* _SEITENAUSZUG_
====

Ostdeutschland steht unter Beobachtung. Was bis auf einen kurzen Schwall der Wiedervereinigungsfreude nach dem Mauerfall kein Ereignis zu erreichen vermochte, ist durch die erschreckend hohen Wahlergebnisse der Alternative für Deutschland in den neuen Bundesländern zustande gekommen: Der Osten hat die ungeteilte Aufmerksamkeit des Westens. Kaum eine Woche vergeht, ohne dass in einer der großen überregionalen Zeitungen ein umfangreicher Artikel erscheint, der den Osten erklären will: den Westdeutschen und den Ostdeutschen selbst.

Weshalb finden rechtspopulistische bis rechtsradikale oder neofaschistische Persönlichkeiten, Parteien oder politische Organisationen im Osten eine so immense Zustimmung, die sich nicht nur durch ihre Massen, sondern auch in ihrer rabiateren, extremeren Qualität von ihrem Widerhall im Westen (selbst in Bayern) unterscheidet? Welche Linie führt von den Montagsdemonstrationen für Freiheit und Selbstbestimmung zur massenhaften Wahl einer Partei und Unterstützung von Persönlichkeiten und Organisationen, die Freiheit nicht in individueller, persönlicher Entfaltung in Form eines Gesellschaftsvertrags mit starken Abwehrrechten gegen den Staat für alle sehen, sondern nur in einer Freiheit von supranationalen Gebilden zum Zwecke einer Stärkung der Volksgemeinschaft, die ihre Minderheiten, ob ethnisch, religiös oder ideell, so weit wie zumindest nicht allzu offensichtlich faschistisch marginalisieren möchte.

====

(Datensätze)

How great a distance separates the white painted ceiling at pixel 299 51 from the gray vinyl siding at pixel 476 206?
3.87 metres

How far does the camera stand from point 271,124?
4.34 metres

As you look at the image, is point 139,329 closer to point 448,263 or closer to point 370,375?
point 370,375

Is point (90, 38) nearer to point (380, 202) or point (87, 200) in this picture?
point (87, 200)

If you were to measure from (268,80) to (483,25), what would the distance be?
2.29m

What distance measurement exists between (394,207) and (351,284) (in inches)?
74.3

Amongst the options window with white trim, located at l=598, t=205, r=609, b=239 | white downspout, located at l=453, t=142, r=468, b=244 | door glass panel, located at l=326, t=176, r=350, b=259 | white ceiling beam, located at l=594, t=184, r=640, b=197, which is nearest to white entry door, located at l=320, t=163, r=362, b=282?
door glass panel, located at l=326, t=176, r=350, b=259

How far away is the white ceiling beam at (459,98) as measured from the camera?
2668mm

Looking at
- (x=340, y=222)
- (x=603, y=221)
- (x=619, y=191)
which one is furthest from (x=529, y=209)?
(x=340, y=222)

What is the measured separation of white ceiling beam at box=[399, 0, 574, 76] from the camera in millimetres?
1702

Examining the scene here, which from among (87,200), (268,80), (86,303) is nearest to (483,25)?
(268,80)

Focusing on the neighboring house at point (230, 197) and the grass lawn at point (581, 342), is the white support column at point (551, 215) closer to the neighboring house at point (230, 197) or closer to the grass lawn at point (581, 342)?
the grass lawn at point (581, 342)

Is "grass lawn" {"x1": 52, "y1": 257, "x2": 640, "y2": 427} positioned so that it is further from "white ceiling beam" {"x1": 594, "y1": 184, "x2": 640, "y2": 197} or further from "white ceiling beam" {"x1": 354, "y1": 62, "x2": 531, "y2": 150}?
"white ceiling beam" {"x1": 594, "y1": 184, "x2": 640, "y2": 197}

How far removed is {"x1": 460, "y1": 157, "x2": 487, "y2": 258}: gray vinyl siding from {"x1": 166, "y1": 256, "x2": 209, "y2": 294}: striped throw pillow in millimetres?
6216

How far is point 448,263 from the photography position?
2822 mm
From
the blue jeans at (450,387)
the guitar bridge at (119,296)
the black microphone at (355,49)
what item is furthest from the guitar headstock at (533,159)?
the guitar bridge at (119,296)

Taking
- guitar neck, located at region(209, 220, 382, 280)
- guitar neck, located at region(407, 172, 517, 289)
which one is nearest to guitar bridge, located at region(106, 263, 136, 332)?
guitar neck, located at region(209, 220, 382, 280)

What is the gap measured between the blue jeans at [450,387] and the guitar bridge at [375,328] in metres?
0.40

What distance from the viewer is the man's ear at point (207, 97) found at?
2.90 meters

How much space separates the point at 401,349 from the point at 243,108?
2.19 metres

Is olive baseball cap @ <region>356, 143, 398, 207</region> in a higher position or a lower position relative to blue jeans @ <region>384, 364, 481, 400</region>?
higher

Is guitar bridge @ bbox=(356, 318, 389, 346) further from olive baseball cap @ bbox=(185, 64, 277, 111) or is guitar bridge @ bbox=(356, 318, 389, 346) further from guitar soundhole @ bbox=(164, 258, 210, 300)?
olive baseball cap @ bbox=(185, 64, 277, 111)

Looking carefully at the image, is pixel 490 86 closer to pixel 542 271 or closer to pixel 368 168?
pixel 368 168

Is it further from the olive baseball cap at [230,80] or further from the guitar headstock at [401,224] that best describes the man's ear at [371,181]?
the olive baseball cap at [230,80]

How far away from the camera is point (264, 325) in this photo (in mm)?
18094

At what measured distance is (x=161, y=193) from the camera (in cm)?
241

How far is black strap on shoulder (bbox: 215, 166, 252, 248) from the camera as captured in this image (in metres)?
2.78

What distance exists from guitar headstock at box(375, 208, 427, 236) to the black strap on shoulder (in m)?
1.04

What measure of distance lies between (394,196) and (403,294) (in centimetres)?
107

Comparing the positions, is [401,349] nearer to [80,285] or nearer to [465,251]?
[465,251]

====

* _AUFGABE 1_
Wodurch hat der Osten laut dem Auszug über Ostdeutschland die ungeteilte Aufmerksamkeit des Westens erlangt?
* _AUFGABE 2_
Schreibe aus den Datensätzen die Zeilen ab, beginnend mit der Zeile, die "Comparing the positions, is" enthält, bis einschließlich zum Ende der Datensätze.

* _LÖSUNG 1_
Durch die erschreckend hohen Wahlergebnisse der Alternative für Deutschland in den neuen Bundesländern.

* _LÖSUNG 2_
Comparing the positions, is [401,349] nearer to [80,285] or nearer to [465,251]?
[465,251]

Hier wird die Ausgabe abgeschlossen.